Improving Theatre Safety Clinical Community Meeting


NHS Quest Senior Improvement Advisor Zoe Egerickx reflects on an energising and inspiring meeting of the Theatre Safety Culture clinical community.

So this is what a clinical community is all about…

The third meeting of the NHS Quest Improving Theatre Safety Clinical Community took place in an unusual setting on Friday – the MATTU (Minimal Access Therapy Training Unit) at Royal Surrey County Hospital NHS Foundation Trust. When hosted by one of our member organisations, we endeavour to showcase something unique to the Trust that will be of interest to the wider group. On this occasion we had hoped to experience a live video-link into one of the operating theatres on the main hospital site, but an upgrade meant this wasn’t possible. Instead, Alison Snook, a theatre nurse who manages the MATTU gave an enthusiastic and very informative presentation which gave members valuable insight into the history of the MATTU, and how this is contributing to leading innovative developments in laparoscopic surgical techniques internationally.

We were given access to their state-of-the-art facilities, but were discouraged from entering the lab where orthopaedic surgeons were learning their trade on cadaveric body parts! Ian Erridge is the Practice Educator for theatres at the Trust and told me he hadn’t visited the MATTU prior to going to see the facilities when he suggested this as a potential venue for the meeting. Ian made quite a discovery – this is another example how the NHS Quest network positively contributes to building relationships within, as well as across, organisations.

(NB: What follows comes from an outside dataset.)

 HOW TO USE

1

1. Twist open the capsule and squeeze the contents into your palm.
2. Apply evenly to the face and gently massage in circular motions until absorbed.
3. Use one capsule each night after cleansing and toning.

Being within walking distance of the hospital made it possible for Honorary Consultant Anaesthetist, Dr Ramai Santhirapala, to be relieved from clinical duties so she could speak with the group about the international Choosing Wisely campaign. We’re grateful for Ramai’s input and the team who relieved her from her operating list during this session. We enjoyed the thought provoking discussion around shared decision making and identified how this fits with the ‘improving culture and communication’ driver which the group collectively identified as a key area for improvement.

During the fast-paced and inspiring team updates I was struck by the personal transformation described by Simon Mars, Consultant Ophthalmic Surgeon from Wrightington, Wigan and Leigh NHS Foundation Trust, who I first met at the initial theatre safety event last June. It was here that I encouraged Simon to attend a Human Factors Conference taking place in Manchester soon after. NHS Quest members received a free place and very often opportunities like this are taken up by non-clinical staff who’s diaries are easier to flex, enabling them to attend events where in fact the topic may be better suited to frontline staff.

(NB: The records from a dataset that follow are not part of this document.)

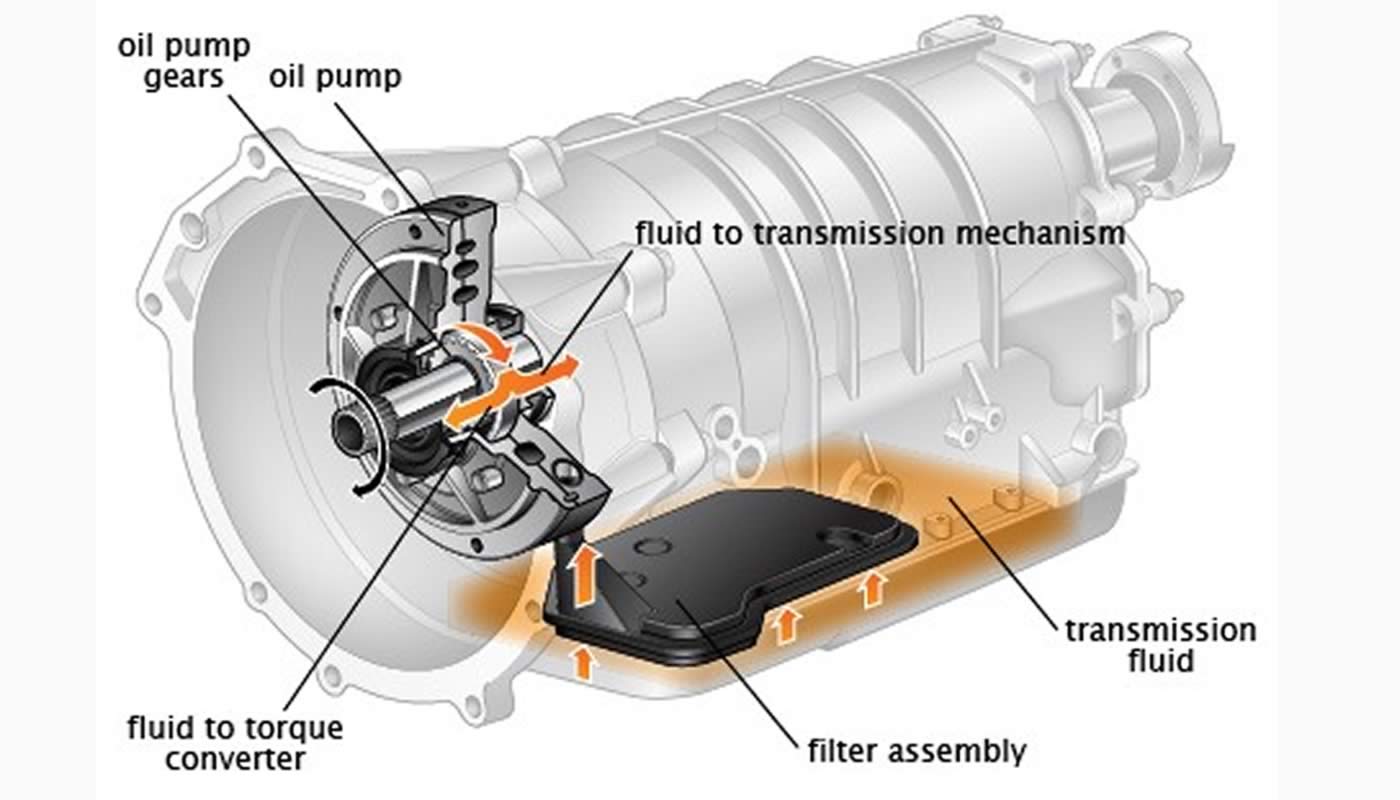 oil pump gears

oil pump

fluid to transmission mechanism

transmission fluid

fluid to torque converter

filter assembly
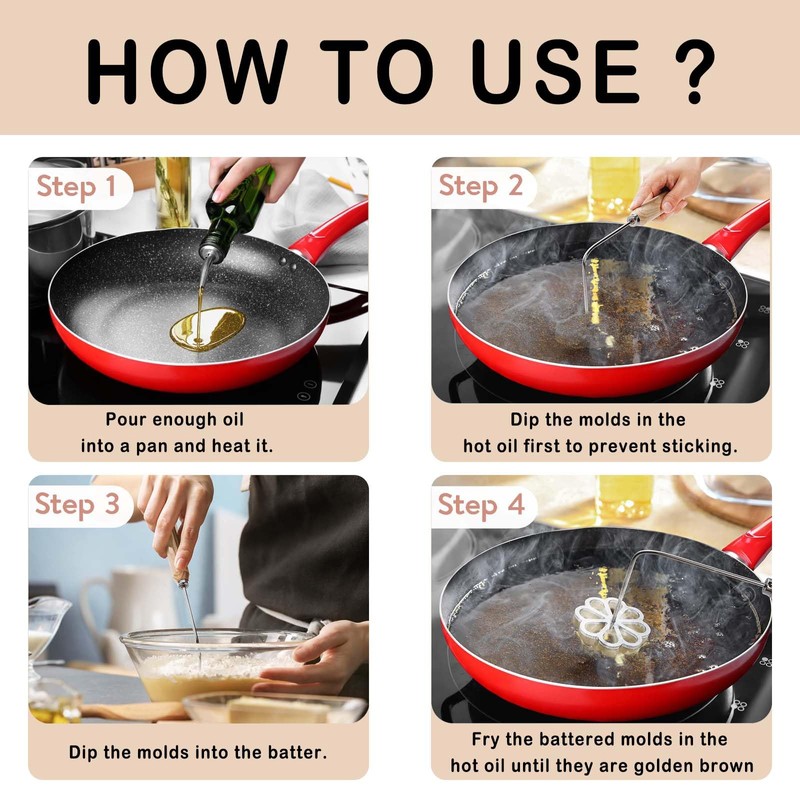 HOW TO USE ?

Step 1

Pour enough oil into a pan and heat it.

Step 2

Dip the molds in the hot oil first to prevent sticking.

Step 3

Dip the molds into the batter.

Step 4

Fry the battered molds in the hot oil until they are golden brown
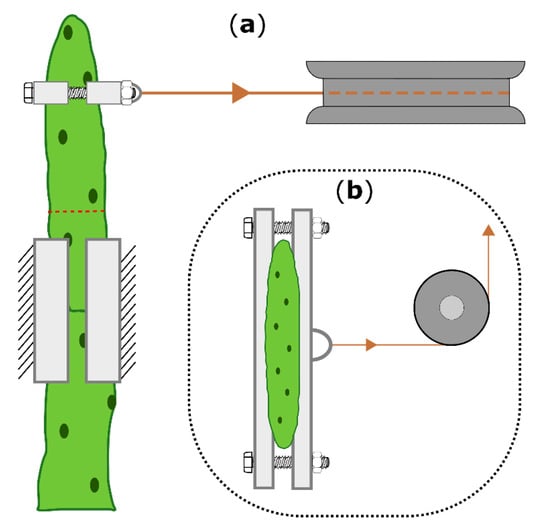 (a)

(b)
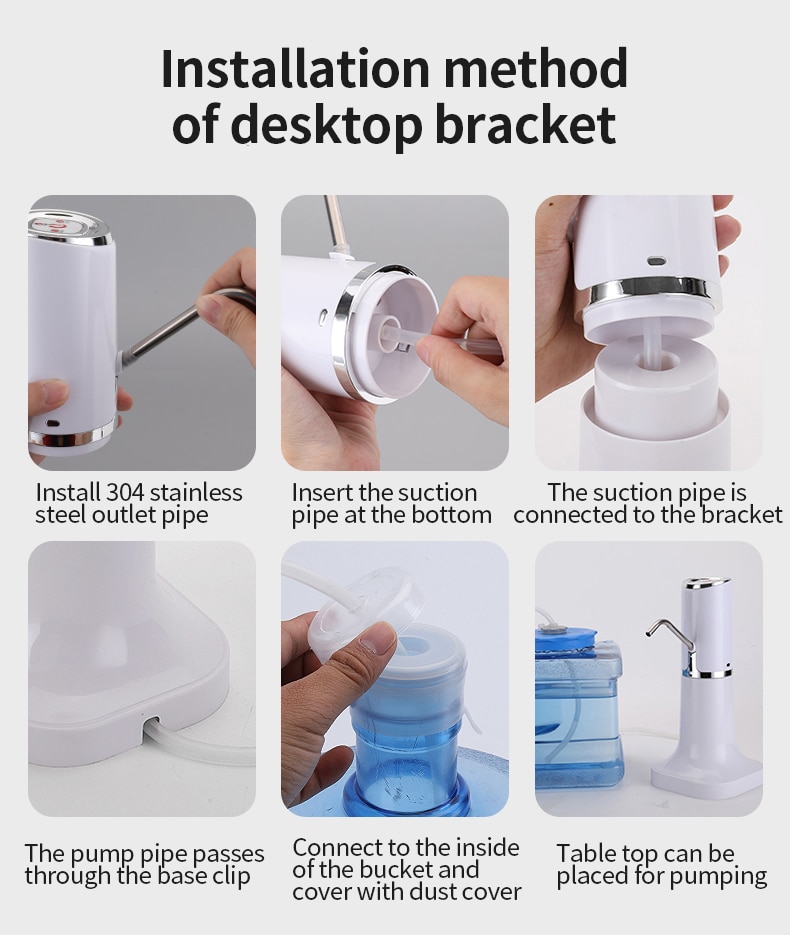 Installation method of desktop bracket

Install 304 stainless steel outlet pipe

Insert the suction pipe at the bottom

The suction pipe is connected to the bracket

The pump pipe passes through the base clip

Connect to the inside of the bucket and cover with dust cover

Table top can be placed for pumping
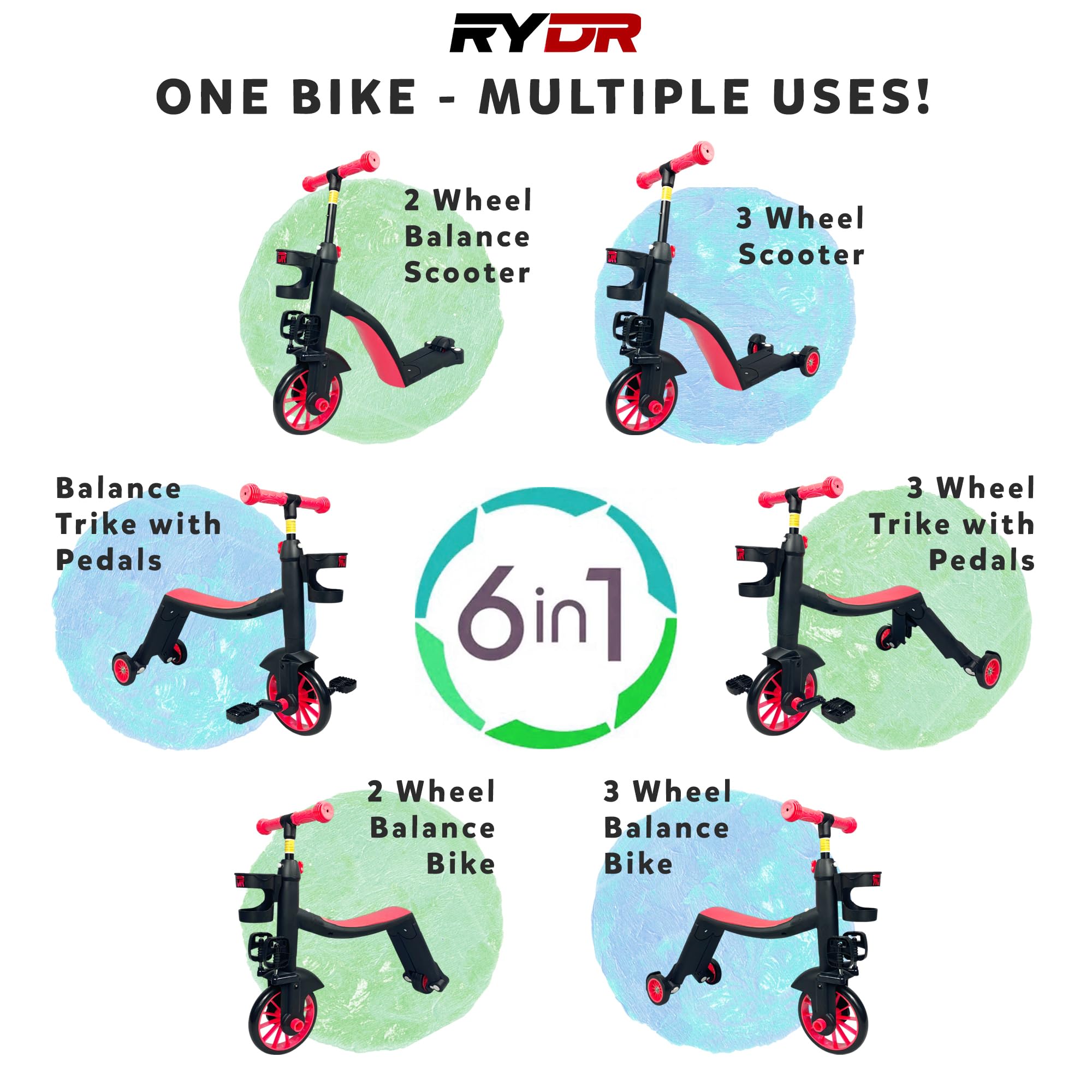 RYDR

ONE BIKE - MULTIPLE USES!

2 Wheel Balance Scooter

3 Wheel Scooter

Balance Trike with Pedals

6 in 1

3 Wheel Trike with Pedals

2 Wheel Balance Bike

3 Wheel Balance Bike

I didn’t know Simon had taken up this opportunity until he spoke about his takeaway message from the event: “culture eats strategy for breakfast”. Simon described how this compelled him to initiate change in the operating theatre where he works and reflected on what he had noticed about engaging team members (the human side of change) and his experience of changing the system to reduce harm (knowledge of the system). Simon (perhaps unknowingly) referred to two lenses of Deming’s Theory of Profound Knowledge! I see a potential Improvement Science for Leaders (IS4L) team leader in the making…

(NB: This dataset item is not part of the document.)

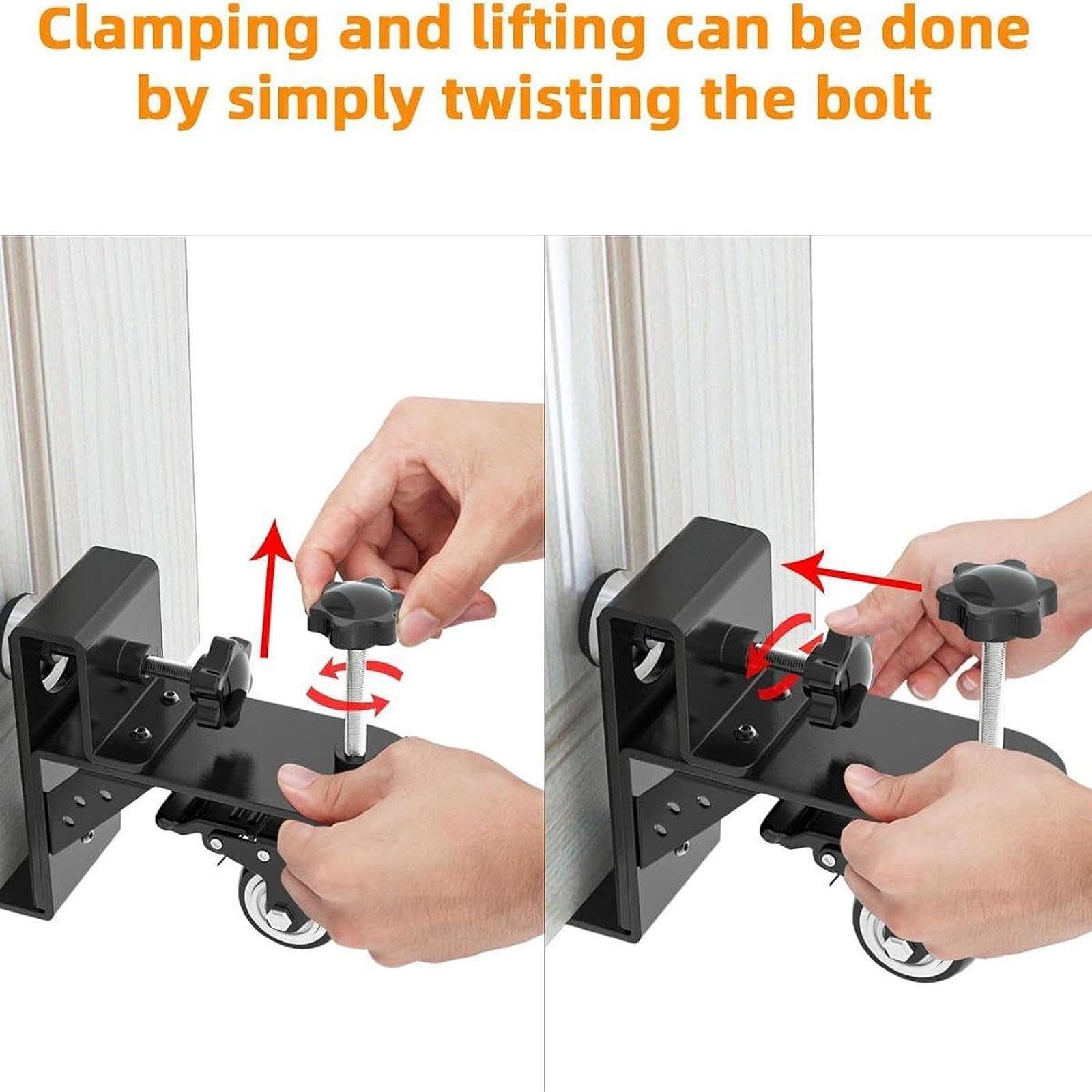 Clamping and lifting can be done by simply twisting the bolt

Debbie Sykes, a Clinical Risk Manager at Bradford Teaching Hospitals NHS Foundation Trust, shared how she had a ‘lightbulb moment’ on Friday. This is the first clinical community Debbie has participated in. She attended the first event last June and admitted feeling unsure about where this was going to go; how it might benefit those involved; or whether it was something she would commit to in the long term. Debbie shared how all the pieces of the puzzle had now fallen into place. The community had a clear, shared purpose, a measurement strategy that will demonstrate improvement over time and a large, multi-professional membership of enthusiastic experts who are actively sharing their learning so that everyone can benefit. I felt Debbie’s reflections truly affirmed the value-add of the clinical community, and it was encouraging to see her views echoed by her peers in the event evaluation.

It’s no wonder that I left the day feeling optimistic about the community’s purpose and with an overwhelming sense of fulfillment. The community has built great momentum and we are already starting to see innovative ideas spread across the country in nine operating theatres. It’s a huge privilege to work with the teams who are committed to improving theatre safety and the experience of their staff. In the next phase the group have decided to develop a tool to measure culture in NHS Quest theatres to demonstrate impact on one of our more tricky primary drivers; to share action plans from Serious Untoward Incidents (SUIs), Near Misses and Surgical Never Events so these can be thematically analysed and learning outcomes shared, and members will be providing data for Laura, our Data Analyst, to input into the bespoke measurement dashboard. There was a sense of excited anticipation for the next meeting at Royal United Hospital Bath in June… there’s a lot do before then!